I didn't read through all of it, but I noticed some things that I had once contemplated that were, in the end, left in the notebook. Other items are things that have found there way into the subsequent work, which is set in the same universe. (In a small-scale "world of my own making" meaning of universe. I'm not Herbert or Asimov.) Some of what I had written down was bits of dialog I was trying to make work, or descriptions of items I'd had ideas on in the name of world-building. It was funny to see how something I had reduced to a single, non-descript line to fuel a necessary plot event had at one point taken up an entire page in the notebook.

Though I point out it's a small notebook, 8 1/2 by 5 1/2. It seems a size that suits me, as I use a similar size for my freelance notebooks. Those are one per project though, unlike the writing one which acts as a catch all.

It just felt a little odd to be looking at notes for something which was no longer an active effort, creatively speaking. Sure, I'm agonizing over the query, and hoping like heck I won't have to write a synopsis, but the work itself has sat, largely untouched and unmessed with, since I put it through the editing process and pulled it out the other side. I'm not a tweaker, and once something is done, it's done, and now in it's wake it leaves all those unused notes.

Maybe some of them will be resurrected later, but I suspect most of them will be lovingly packed up and tucked away (metaphorically speaking - the notebook stays out), taken out only occasionally to be reminisced over before being set aside once more. Not all ghosts are restless ones.

Monday, January 4, 2010

Revolving Resolutions

Start of a new year, start of new lists, new resolutions. Quick show of hands: how many have the same thing on their list this year they had last year?

I'm as guilty of that as the next person, though it's not always a bad thing. Some resolutions are things you ought to keep to, year in, year out. You could argue after a certain point they stop being resolutions for improvement and just become things you do, and therefore shouldn't count as goals, but I don't buy that. Some things are constant goals, and there's always some room for improvement even on the perennial ones.

Sometimes things drop off the list one year for various reasons, only to end up back on it at a later date. Maybe it was something we thought we outgrew, or something we put away for a bit and have only now come back to. Maybe it was just something we stopped codifying at the beginning of each year only to realize we needed it on that list to reinforce it.
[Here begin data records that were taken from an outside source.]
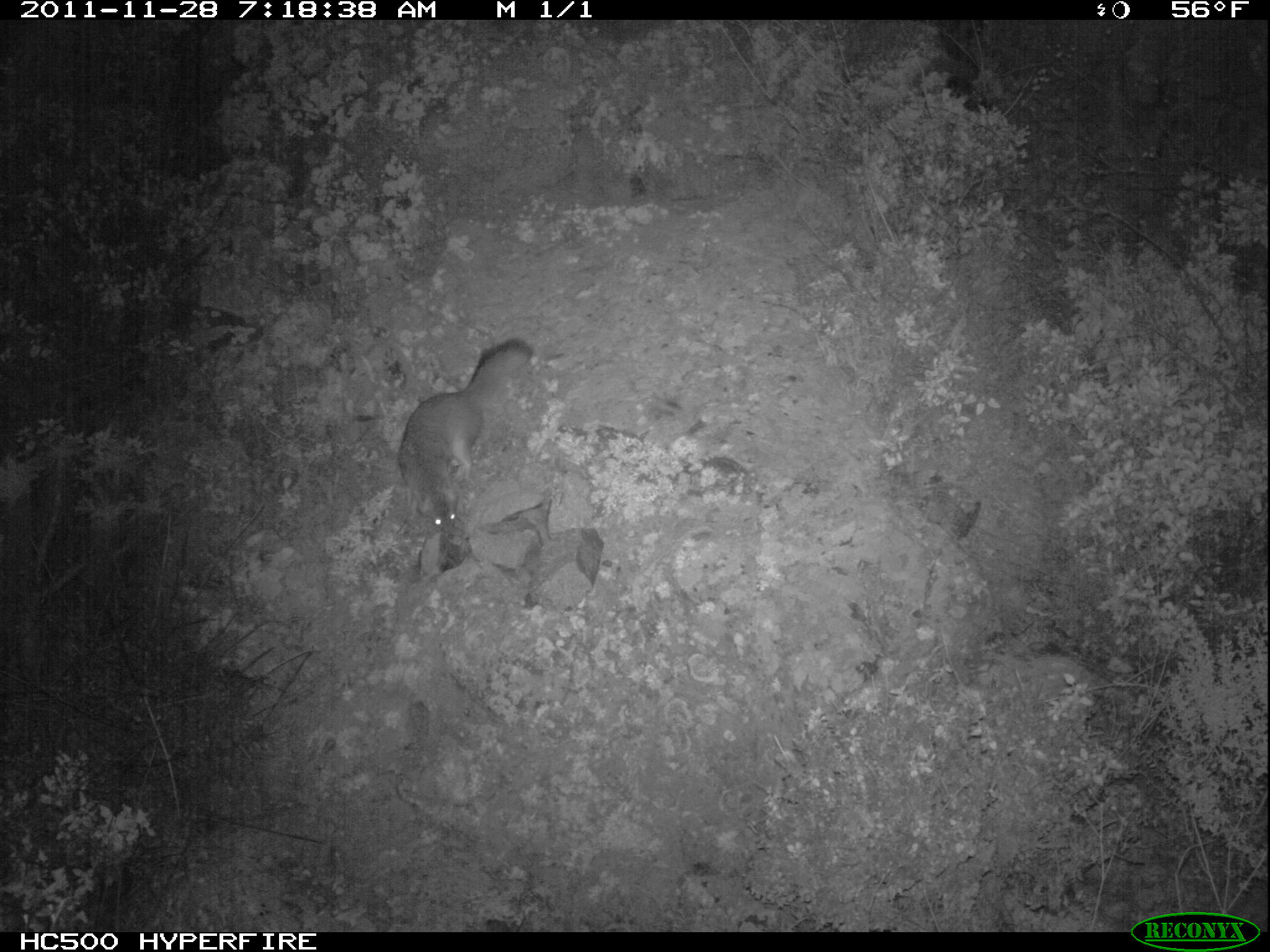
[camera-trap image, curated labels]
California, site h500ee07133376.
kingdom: Animalia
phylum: Chordata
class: Mammalia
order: Carnivora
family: Canidae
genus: Urocyon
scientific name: Urocyon littoralis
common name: island fox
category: fox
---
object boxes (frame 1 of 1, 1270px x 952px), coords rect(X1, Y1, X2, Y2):
fox: rect(393, 337, 534, 535)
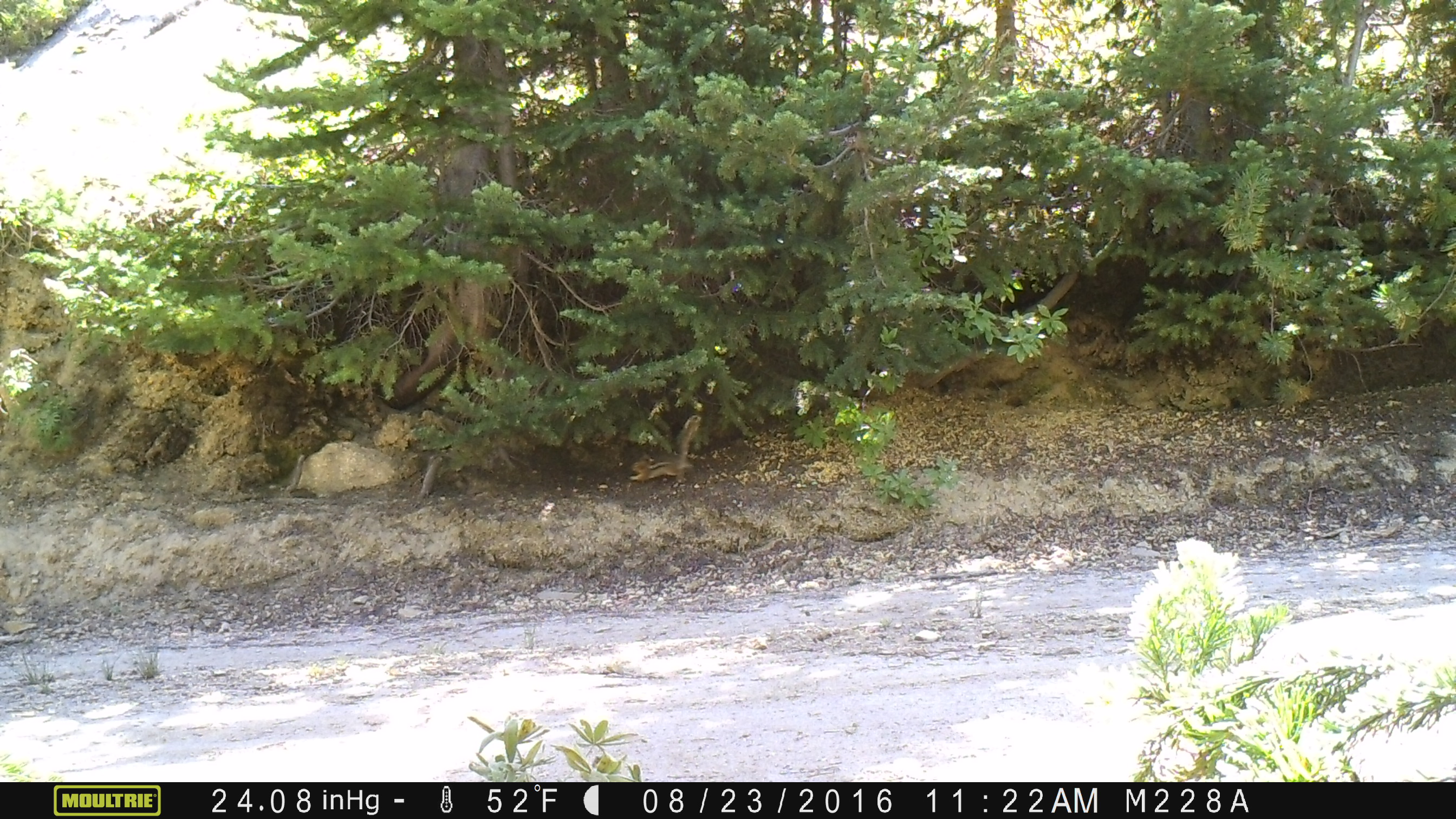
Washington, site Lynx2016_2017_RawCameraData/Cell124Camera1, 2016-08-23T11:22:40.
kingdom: Animalia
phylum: Chordata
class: Mammalia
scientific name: Mammalia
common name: small mammal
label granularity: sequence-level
One of mine this year is taken from a poster I had up in college. I came across it when I moved this year and have put it back on my wall. I was going to quote the whole thing but then realized that it's copyrighted, someone might object, and starting the new year of with a bit of plagiarizing - or at least unauthorized reproduction even when credit is given - was probably not the way to go.

It bills itself as the creed of the sociopathic obessessive compulsive, and while I no longer agree with all of it as wholeheartedly as I did in college - though the one about using a bulldozer to deal with bureaucracy still sounds about right - there is a comment about patience and persistence that I find pertinent. It reads, "Patience is a virtue, but persistence to the point of success is a blessing."
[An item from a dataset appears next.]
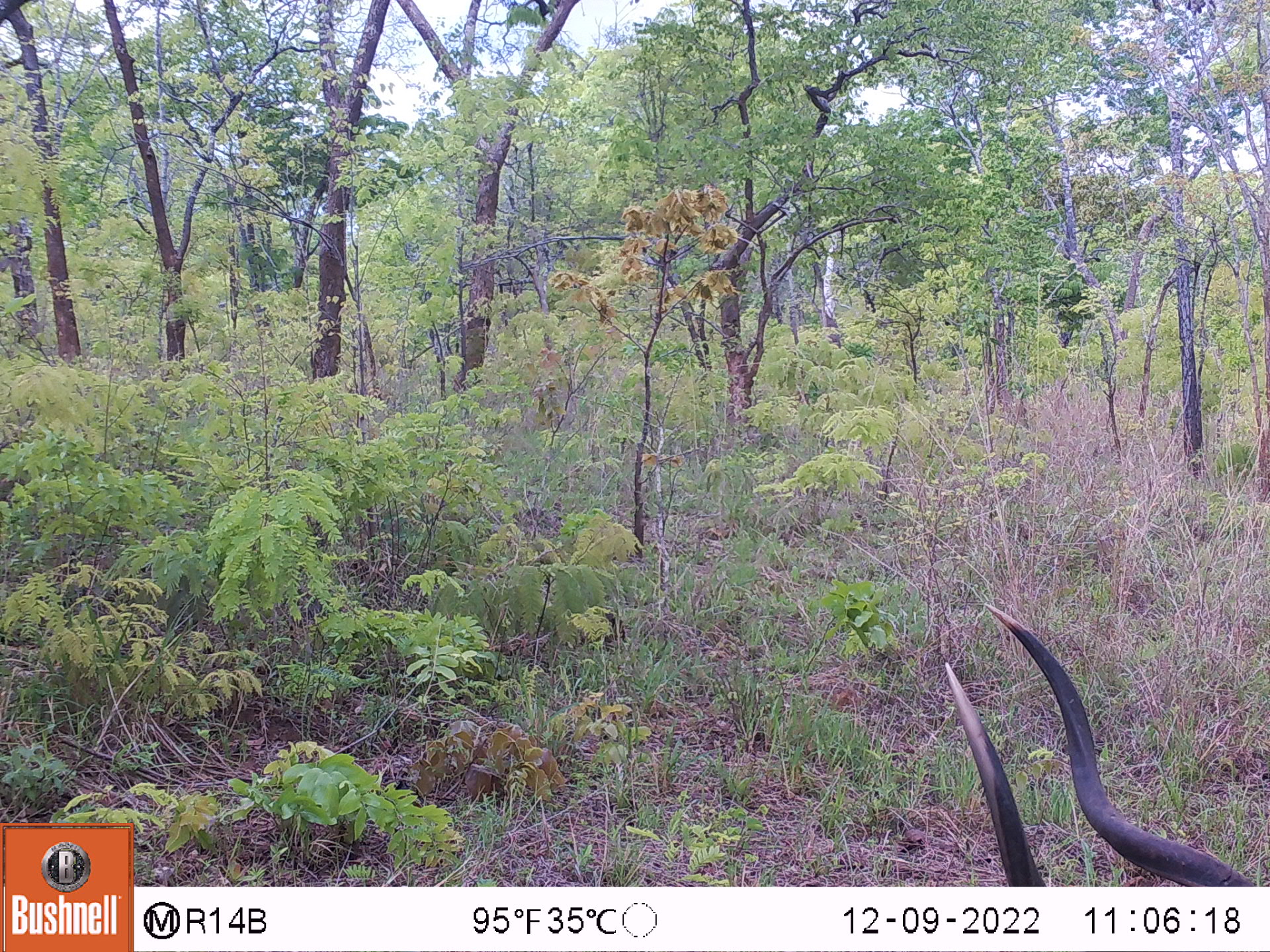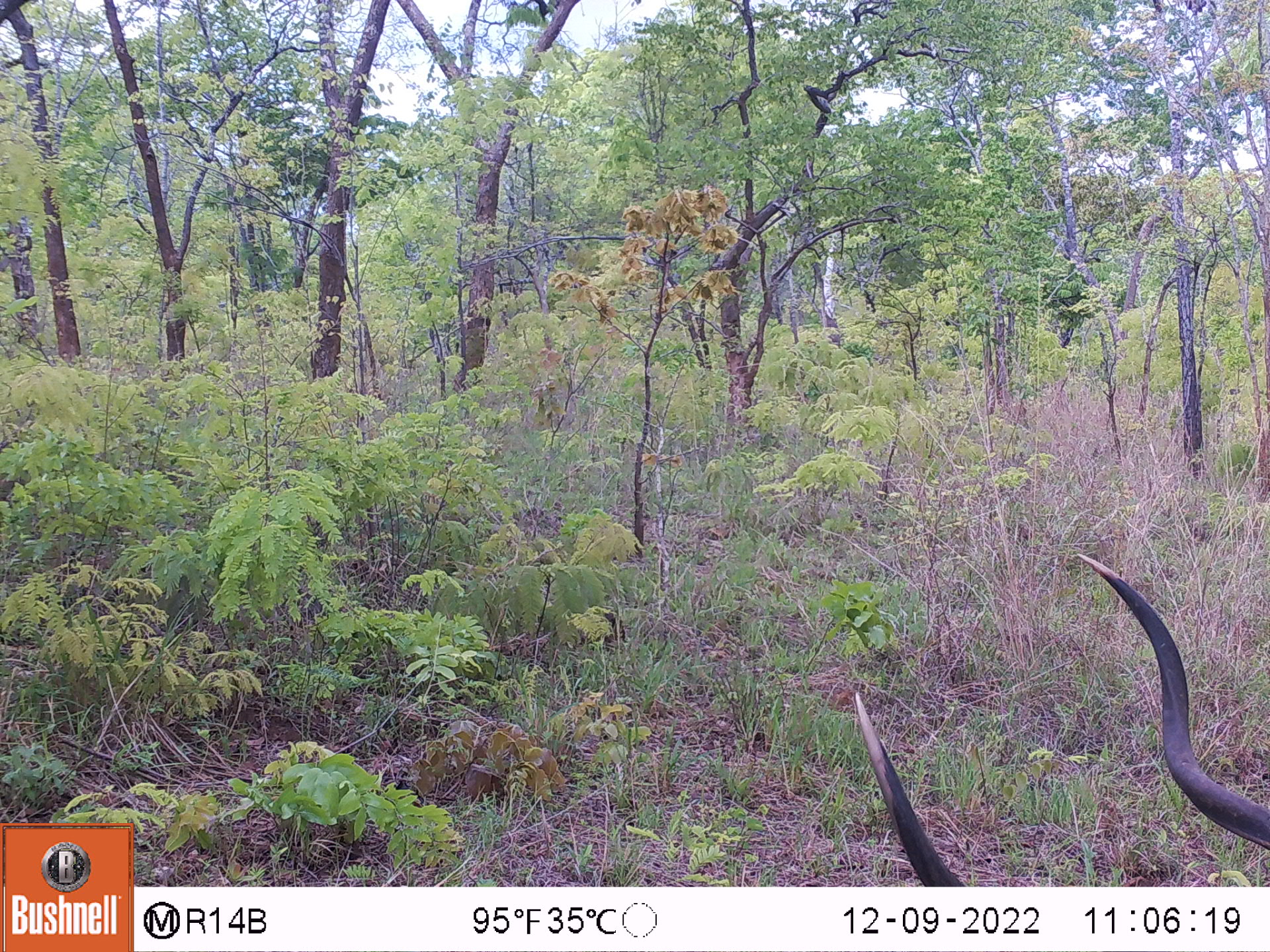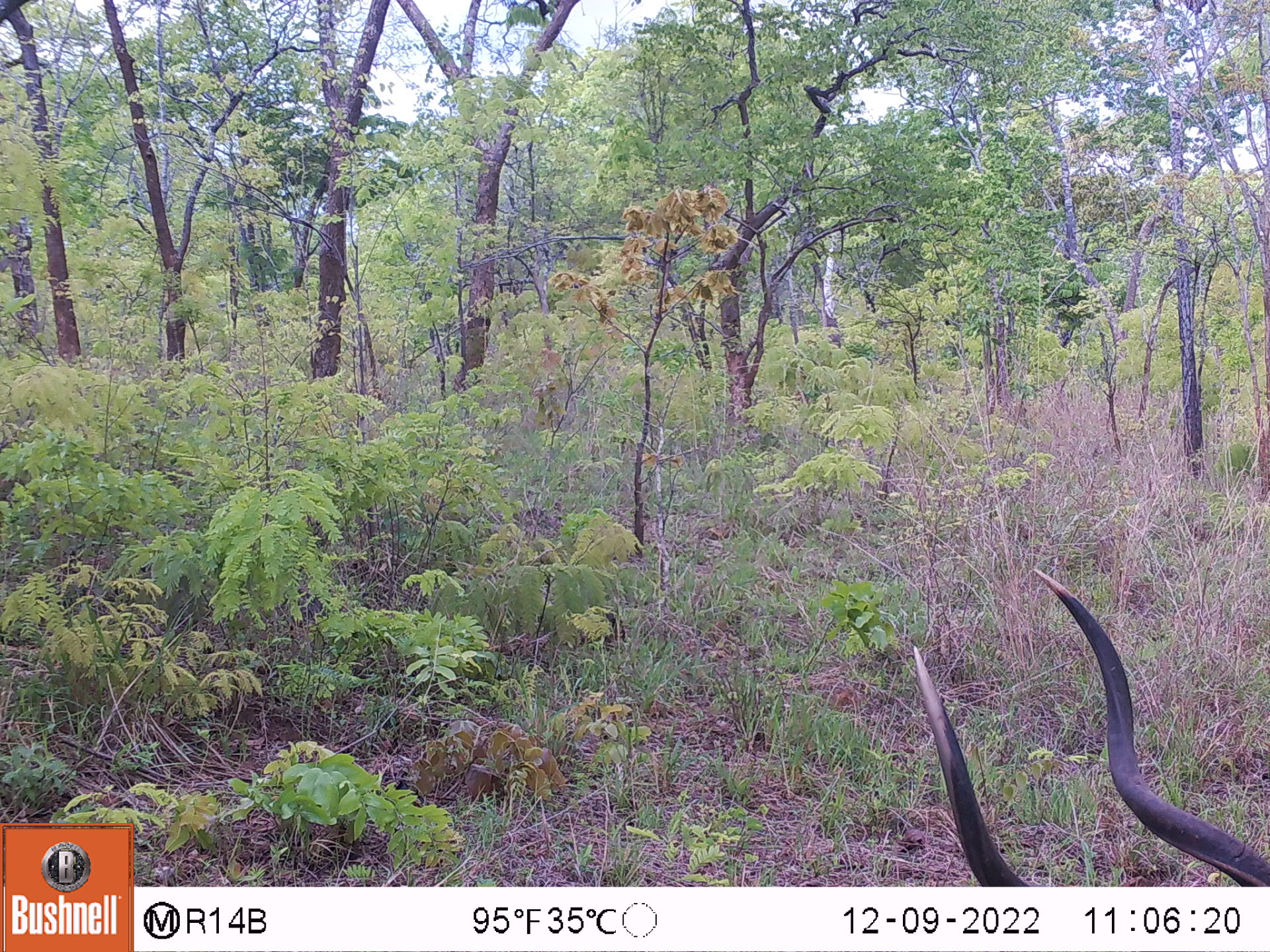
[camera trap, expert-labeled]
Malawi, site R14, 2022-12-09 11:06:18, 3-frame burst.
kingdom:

Which is part of what this whole writing profession is about. You have to keep at it, else you're not going to get anywhere. It's not guarantee of success, as other things go into that formula, but it is an integral part. You have to keep at it. And if it helps to put it on your list of resolutions, year after year, then I say by all means move it to the top of the list. (Another on the list on my wall reads, "If it's worth doing, it's got to be done right now.")

Just as long as it actually gets done, and isn't being recycled year after year because you never fulfill it.